When the event was first announced, an article from a fringe news site falsely reported that animals would be slaughtered in Croke Park during the Eid celebrations as part of a “large blood sacrifice”. The claim was quickly debunked.
However, Carey said he reaction has been overwhelmingly positive inside the Gaelic Athletic Association community and the event’s organisers say that, while Irish Muslims still face Islamophobia, Irish society has been largely accepting.
“Ireland is the country of cead mile failte – a hundred thousand welcomes – and Ireland is a country that, in many ways, leads in embracing diversity,” said Umar al-Qadri, the Chair of the Irish Muslim Peace and Integration Council.
“Irish people have shown that, no matter the past, no matter what prejudices you have, you can reconcile and have peace.
“Having Eid in Croke Park is very historic. It’s very symbolic. For Muslims, it’s a sense of pride and the wider community have expressed their happiness.”
Ireland’s 2016 census says more than 63,000 Muslims lived in the country that year, up from less than 4,000 in 1991. However, al-Qadri estimates that the figure is now probably higher than 100,000.
Al-Qadri was born in the Netherlands but moved to Pakistan as a teenager. When he returned, he found that right-wing parties were on the rise in the Netherlands, as was rhetoric against foreigners, Jews and Muslims.
“As with most immigrant communities, they were too busy at building their own lives and looking after their families back home,” al-Qadri said.
“That created fear that translated into anti-Muslim sentiments.
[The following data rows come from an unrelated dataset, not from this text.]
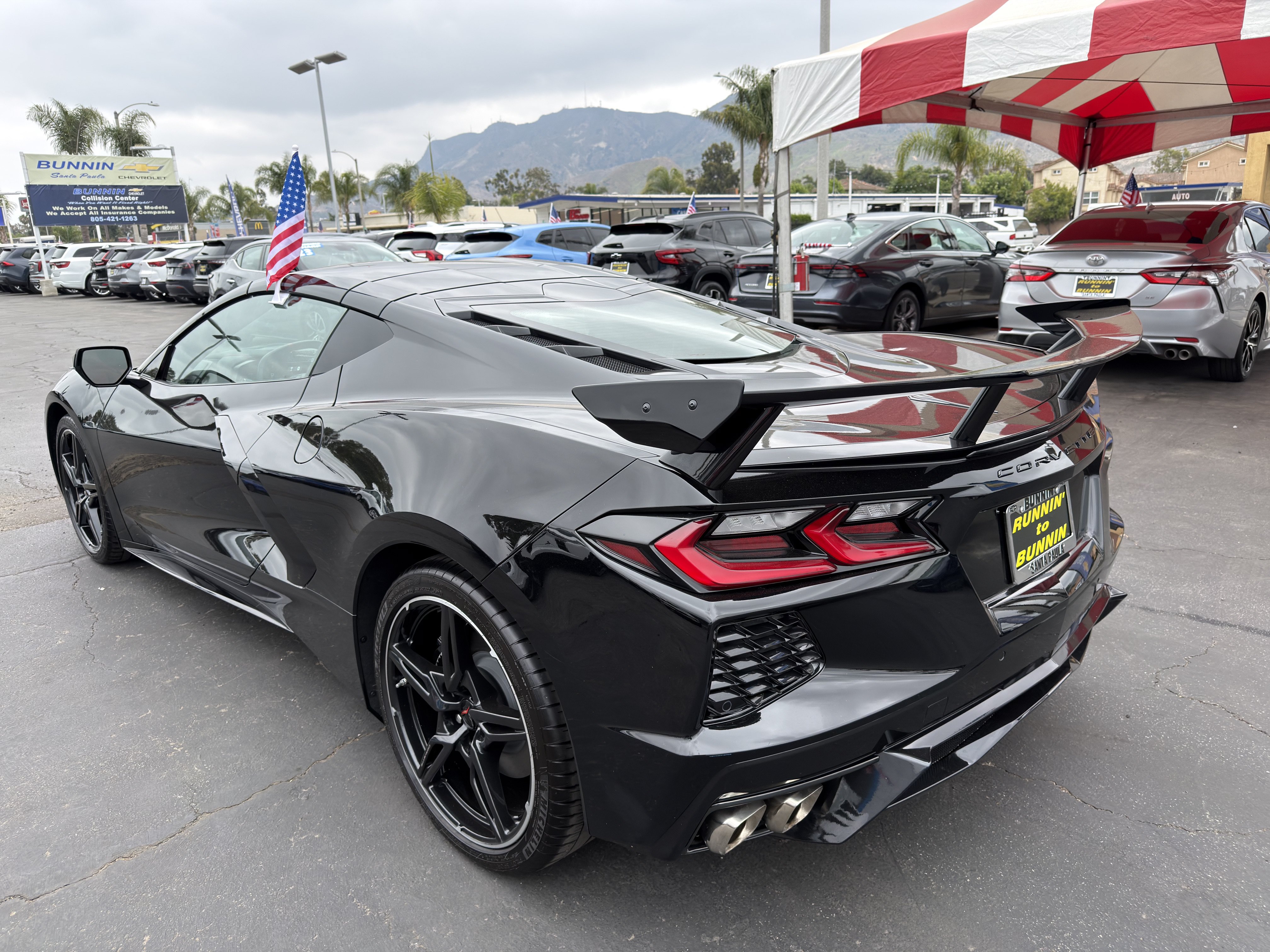 Used 2023 Chevrolet Corvette Stingray Coupe w/ 1LT RWD image 6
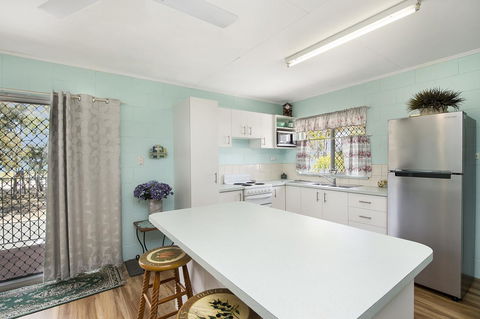 First Floor Unit Close To Shops, Park And Waterfront! - Stayed 8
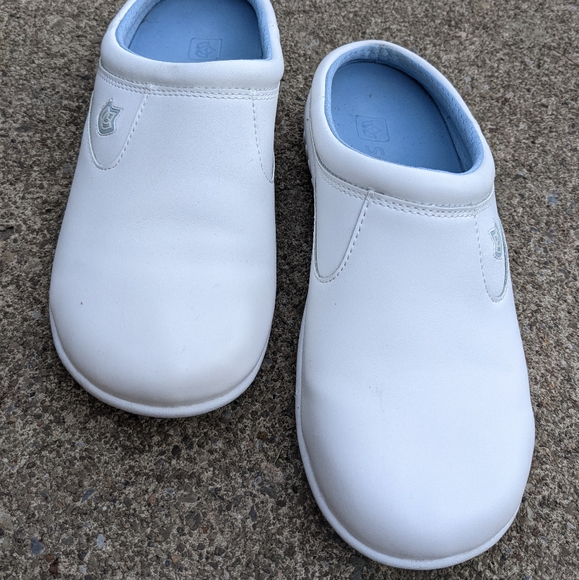 nursing clogs size 8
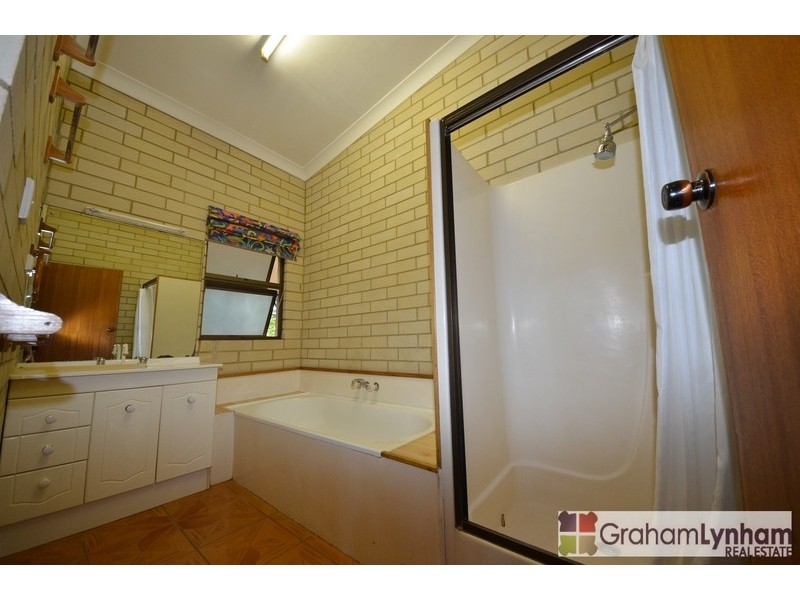 15 Coral Street, Saunders Beach QLD 4818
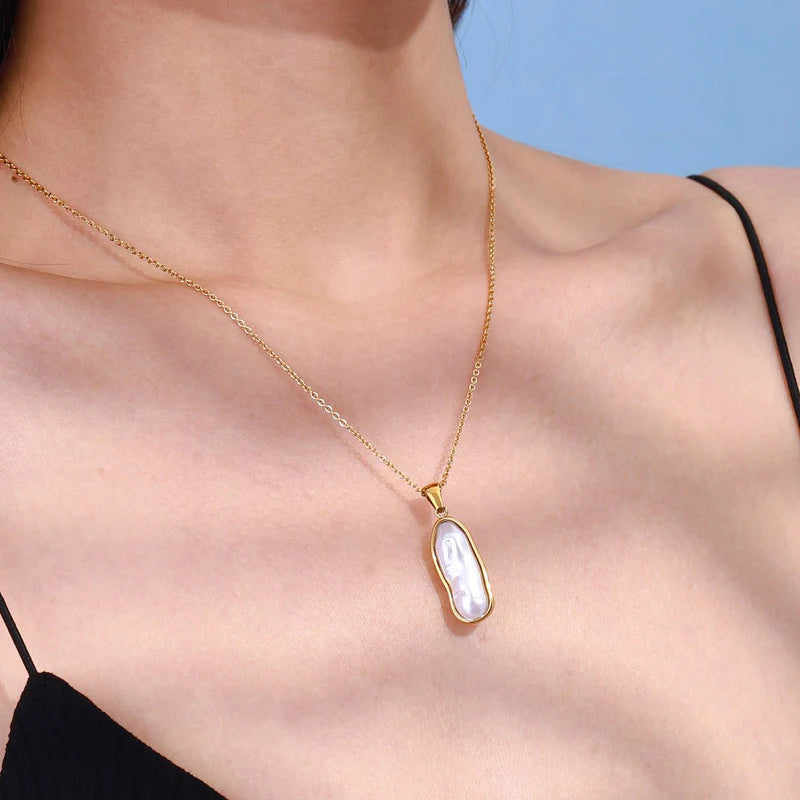 Liquid Pearl Medallion Necklace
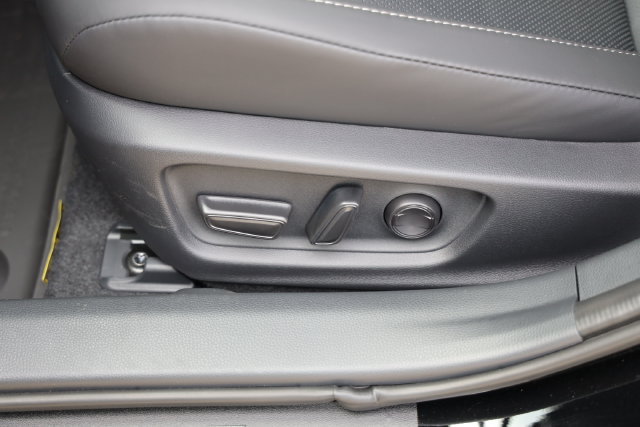 New 2027 Toyota Prius FWD image 14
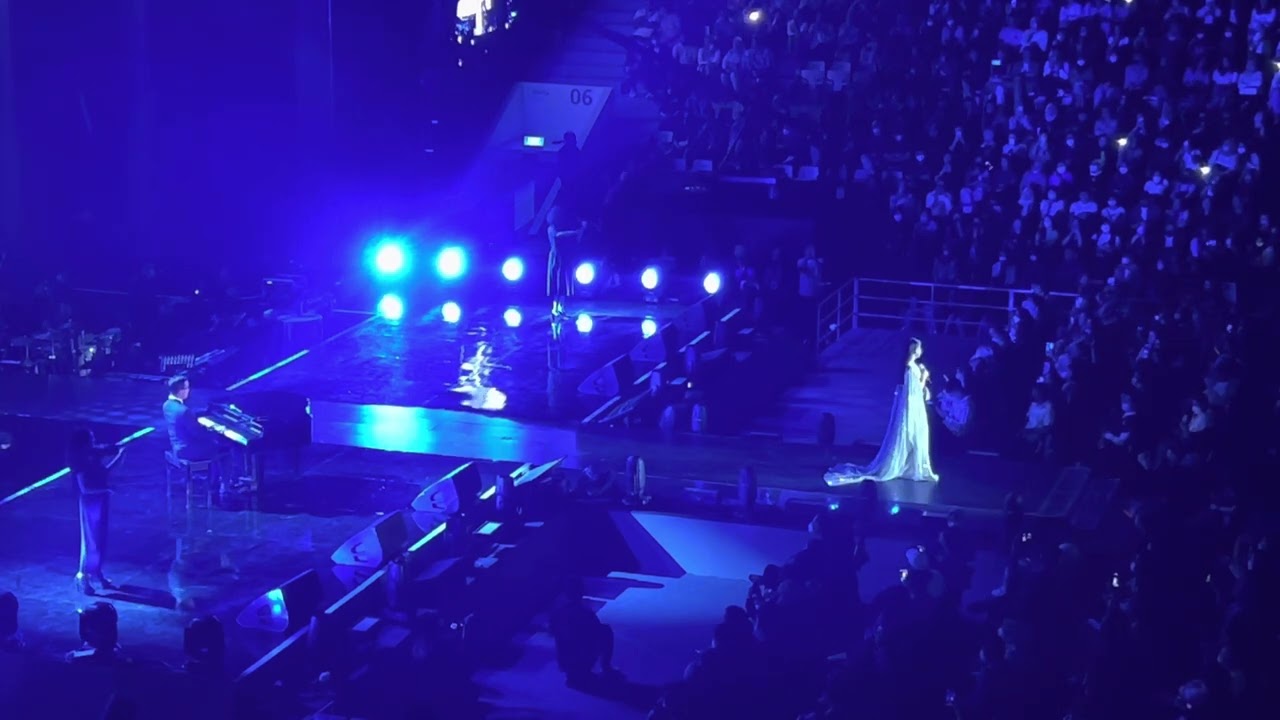 PERAWAN CINTA - ROSSA (Konser #rossa25shiningyears )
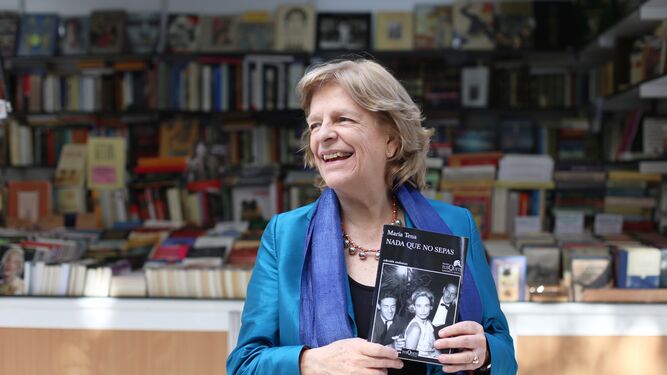 La escritora María Tena posa con su libro 'Nada que no sepas'.
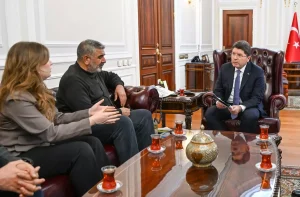 Rojin Kabaiş’in Ailesi ile Toplantı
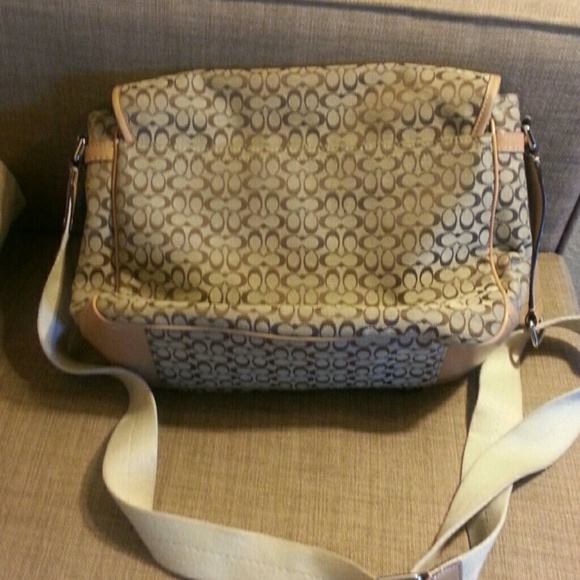 *SOLD* Authentic Signature Coach messenger bag - Picture 3 of 4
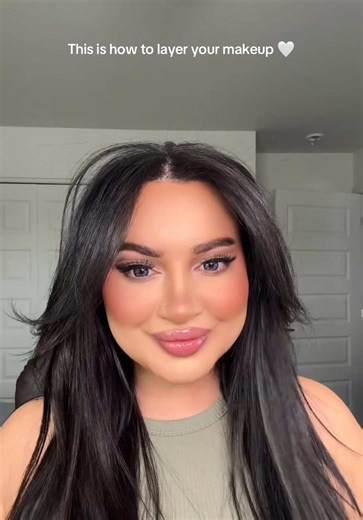 How to Layer Your Makeup: Step-by-Step Guide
And I wanted to avoid that in Ireland.”
Al-Qadri set up the Irish Muslim Peace & Integration Council to build bridges with the wider society, as well as to tackle “extremism” within the Muslim community.
During the coronavirus lockdown, al-Qadri issued a fatwa, an order by a Muslim leader, allowing adherents to gather online to say Friday prayers on sites that facilitate video streaming such as Facebook. Then, while watching a video showing German Muslims praying in an Ikea car park, he was inspired – or rather, he thought: “We can do better than that.”
Among the speeches at the Croke Park event – said in a mix of English, Arabic and Irish – was a talk by 21-year-old Abood Aljumaili, encouraging the attendees to try out the native Irish sport played at the stadium, like hurling.
Aljumaili, 21, more commonly called Bonnar O’Loingsigh, fled Iraq as a child with his family in 2008. He started learning to play hurling a few years later.
“I didn’t even know how to hold the hurl properly,” Aljumaili said of the long wooden sticks used by players.
It was his second time in Croke Park and, once the ceremony ended, he took advantage of it, smacking a ball a quarter of the way across the pitch and chasing after it towards the goalposts.
“It’s the best game in the world,” he said.
Omayma Madani, 17, was not able to get a ticket to the event. Speaking in the accent of the south Dublin area where she grew up, she talked about how she has been made to feel uncomfortable travelling in some European countries as a Muslim, but rarely in Ireland.
She spoke about having to buy a specially-made hijab to go with the uniform of the Catholic school she attended and not being able to eat with her community during Ramadan and how her mosque was still eerily quiet when she last visited.
Madani was born in Ireland to parents who had immigrated from Algeria but, when asked how she saw her own identity, she did not answer with nationality or religion.
Instead, she said: “I’m an artist. I’m a boxer. I teach Arabic. I enjoy teaching, but I wouldn’t want to do it forever. I want to be a lawyer. And, one day, I want to be the prime minister of this country.”